Saved entries:
═══

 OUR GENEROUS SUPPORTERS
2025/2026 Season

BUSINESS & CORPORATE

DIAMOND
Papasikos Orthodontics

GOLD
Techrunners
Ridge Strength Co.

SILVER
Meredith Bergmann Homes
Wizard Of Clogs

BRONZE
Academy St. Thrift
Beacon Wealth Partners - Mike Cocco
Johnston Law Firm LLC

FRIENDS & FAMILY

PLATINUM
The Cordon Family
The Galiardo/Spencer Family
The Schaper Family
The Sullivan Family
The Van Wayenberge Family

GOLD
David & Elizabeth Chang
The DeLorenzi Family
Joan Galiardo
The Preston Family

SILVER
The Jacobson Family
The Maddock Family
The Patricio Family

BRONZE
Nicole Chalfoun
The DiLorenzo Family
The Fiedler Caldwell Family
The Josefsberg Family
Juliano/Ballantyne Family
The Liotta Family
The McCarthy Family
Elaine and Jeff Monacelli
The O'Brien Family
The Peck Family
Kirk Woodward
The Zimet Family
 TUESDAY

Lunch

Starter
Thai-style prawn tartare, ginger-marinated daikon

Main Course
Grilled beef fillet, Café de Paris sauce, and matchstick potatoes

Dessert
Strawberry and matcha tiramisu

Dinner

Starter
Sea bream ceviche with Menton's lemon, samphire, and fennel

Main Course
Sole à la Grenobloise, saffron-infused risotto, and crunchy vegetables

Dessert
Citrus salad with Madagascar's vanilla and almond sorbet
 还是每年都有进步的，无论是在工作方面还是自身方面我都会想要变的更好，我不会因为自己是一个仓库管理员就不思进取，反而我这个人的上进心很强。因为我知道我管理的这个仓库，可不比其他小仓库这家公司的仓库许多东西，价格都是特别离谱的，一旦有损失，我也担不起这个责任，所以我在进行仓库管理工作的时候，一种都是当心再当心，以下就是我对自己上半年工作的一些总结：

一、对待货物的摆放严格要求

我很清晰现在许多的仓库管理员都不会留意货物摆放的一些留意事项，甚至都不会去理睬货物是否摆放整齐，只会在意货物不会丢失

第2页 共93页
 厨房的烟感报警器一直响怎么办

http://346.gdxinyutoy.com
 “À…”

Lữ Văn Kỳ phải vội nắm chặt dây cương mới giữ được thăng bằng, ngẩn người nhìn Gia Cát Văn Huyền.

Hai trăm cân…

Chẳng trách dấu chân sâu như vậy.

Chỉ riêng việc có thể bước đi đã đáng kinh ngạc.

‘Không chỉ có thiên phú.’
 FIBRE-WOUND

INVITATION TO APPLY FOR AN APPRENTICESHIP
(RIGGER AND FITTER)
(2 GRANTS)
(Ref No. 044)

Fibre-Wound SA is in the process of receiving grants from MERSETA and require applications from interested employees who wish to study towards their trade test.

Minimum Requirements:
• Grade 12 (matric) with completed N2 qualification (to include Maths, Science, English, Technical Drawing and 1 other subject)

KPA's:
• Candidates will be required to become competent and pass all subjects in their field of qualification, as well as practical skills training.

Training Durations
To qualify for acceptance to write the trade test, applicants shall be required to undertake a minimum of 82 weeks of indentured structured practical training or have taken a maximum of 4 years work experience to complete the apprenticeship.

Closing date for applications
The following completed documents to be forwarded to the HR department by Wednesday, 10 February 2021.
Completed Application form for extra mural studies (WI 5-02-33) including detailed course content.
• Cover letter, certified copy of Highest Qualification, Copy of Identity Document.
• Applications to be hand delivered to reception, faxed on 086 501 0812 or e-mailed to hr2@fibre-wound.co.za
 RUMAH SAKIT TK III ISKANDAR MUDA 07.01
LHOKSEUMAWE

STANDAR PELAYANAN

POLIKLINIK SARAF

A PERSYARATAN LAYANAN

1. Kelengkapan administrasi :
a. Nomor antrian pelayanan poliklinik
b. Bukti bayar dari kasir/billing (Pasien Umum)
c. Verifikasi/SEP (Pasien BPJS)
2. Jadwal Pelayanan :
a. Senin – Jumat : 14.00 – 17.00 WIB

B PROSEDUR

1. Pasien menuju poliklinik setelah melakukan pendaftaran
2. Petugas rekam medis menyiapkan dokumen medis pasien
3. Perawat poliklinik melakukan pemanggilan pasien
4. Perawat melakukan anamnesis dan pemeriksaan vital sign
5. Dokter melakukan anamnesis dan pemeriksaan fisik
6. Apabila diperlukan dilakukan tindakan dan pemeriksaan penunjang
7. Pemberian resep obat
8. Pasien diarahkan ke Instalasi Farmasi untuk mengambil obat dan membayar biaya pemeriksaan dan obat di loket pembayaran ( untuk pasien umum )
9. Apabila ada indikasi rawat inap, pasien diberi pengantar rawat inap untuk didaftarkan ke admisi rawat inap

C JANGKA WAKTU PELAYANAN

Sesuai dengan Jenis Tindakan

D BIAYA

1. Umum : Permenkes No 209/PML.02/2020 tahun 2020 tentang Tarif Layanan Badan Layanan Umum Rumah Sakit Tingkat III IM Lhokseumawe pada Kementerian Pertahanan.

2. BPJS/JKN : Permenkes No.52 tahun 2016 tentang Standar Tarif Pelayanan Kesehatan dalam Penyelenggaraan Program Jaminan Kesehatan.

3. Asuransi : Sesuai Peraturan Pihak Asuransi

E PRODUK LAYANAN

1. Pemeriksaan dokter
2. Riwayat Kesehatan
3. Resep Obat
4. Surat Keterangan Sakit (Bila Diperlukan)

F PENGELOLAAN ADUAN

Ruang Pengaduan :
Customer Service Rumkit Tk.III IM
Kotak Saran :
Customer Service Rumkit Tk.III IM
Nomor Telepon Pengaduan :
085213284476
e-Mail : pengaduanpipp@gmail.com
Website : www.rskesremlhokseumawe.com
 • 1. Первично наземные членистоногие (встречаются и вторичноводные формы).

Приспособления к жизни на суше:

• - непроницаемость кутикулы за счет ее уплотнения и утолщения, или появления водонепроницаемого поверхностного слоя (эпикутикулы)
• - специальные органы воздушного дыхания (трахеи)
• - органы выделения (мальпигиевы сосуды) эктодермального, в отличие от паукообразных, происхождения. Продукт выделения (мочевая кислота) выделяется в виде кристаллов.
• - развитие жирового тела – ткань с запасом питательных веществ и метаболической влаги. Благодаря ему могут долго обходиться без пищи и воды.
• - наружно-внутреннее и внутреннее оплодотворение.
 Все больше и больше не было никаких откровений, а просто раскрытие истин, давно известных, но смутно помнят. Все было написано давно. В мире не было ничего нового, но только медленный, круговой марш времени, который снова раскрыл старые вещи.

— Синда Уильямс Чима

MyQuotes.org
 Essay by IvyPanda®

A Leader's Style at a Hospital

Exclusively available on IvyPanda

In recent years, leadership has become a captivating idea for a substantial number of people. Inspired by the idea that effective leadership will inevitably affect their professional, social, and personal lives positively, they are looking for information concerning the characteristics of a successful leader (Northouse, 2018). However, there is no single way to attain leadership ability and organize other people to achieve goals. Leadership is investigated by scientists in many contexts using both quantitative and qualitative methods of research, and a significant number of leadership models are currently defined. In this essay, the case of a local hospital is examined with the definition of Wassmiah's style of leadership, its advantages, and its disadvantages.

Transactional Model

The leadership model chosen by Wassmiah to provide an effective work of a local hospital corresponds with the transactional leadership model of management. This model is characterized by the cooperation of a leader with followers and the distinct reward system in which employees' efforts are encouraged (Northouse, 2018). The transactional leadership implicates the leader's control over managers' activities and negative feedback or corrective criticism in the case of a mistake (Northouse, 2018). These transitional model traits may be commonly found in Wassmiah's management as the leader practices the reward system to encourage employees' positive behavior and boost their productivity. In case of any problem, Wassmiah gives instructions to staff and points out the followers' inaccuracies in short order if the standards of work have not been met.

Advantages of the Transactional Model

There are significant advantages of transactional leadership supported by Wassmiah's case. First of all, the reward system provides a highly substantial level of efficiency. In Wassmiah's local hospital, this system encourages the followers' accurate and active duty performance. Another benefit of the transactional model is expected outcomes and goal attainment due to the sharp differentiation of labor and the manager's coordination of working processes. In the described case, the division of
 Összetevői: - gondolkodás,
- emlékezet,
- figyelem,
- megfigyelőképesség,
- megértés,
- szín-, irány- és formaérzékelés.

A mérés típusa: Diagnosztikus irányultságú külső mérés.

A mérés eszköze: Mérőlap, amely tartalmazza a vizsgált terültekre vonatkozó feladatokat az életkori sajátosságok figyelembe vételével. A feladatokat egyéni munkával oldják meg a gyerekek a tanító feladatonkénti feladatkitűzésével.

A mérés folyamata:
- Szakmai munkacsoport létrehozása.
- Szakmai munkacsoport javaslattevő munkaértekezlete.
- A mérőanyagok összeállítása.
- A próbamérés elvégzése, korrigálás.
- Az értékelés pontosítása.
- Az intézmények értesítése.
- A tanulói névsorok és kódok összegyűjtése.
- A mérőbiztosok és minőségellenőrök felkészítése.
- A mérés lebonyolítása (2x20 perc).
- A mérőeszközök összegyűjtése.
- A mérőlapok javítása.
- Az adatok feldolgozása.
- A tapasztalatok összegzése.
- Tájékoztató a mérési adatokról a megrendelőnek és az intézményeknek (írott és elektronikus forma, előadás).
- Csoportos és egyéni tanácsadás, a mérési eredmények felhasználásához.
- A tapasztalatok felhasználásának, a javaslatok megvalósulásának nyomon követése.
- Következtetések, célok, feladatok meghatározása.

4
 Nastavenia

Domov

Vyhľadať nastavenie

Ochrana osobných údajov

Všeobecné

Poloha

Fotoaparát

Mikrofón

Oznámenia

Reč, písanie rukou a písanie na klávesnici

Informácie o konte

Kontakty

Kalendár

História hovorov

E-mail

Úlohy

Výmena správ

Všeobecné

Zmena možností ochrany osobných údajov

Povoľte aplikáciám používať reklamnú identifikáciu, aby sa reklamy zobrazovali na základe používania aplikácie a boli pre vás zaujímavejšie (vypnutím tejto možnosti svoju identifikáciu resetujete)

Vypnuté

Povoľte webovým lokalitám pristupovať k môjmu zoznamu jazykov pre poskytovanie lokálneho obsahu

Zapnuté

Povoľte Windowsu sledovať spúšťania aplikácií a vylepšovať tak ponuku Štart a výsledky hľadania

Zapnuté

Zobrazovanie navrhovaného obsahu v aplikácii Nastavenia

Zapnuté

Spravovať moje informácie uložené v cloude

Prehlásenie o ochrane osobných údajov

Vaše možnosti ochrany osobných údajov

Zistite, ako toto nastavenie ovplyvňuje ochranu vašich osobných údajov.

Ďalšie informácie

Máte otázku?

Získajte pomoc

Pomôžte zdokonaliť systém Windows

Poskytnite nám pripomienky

═══

TASK INSTRUCTIONS: Above are the records; repeat exactly the lines from the one holding "Vyhľadať nastavenie" down to the one holding "Zmena možností ochrany osobných údajov", end lines included.

EXERCISE ANSWER:
Vyhľadať nastavenie

Ochrana osobných údajov

Všeobecné

Poloha

Fotoaparát

Mikrofón

Oznámenia

Reč, písanie rukou a písanie na klávesnici

Informácie o konte

Kontakty

Kalendár

História hovorov

E-mail

Úlohy

Výmena správ

Všeobecné

Zmena možností ochrany osobných údajov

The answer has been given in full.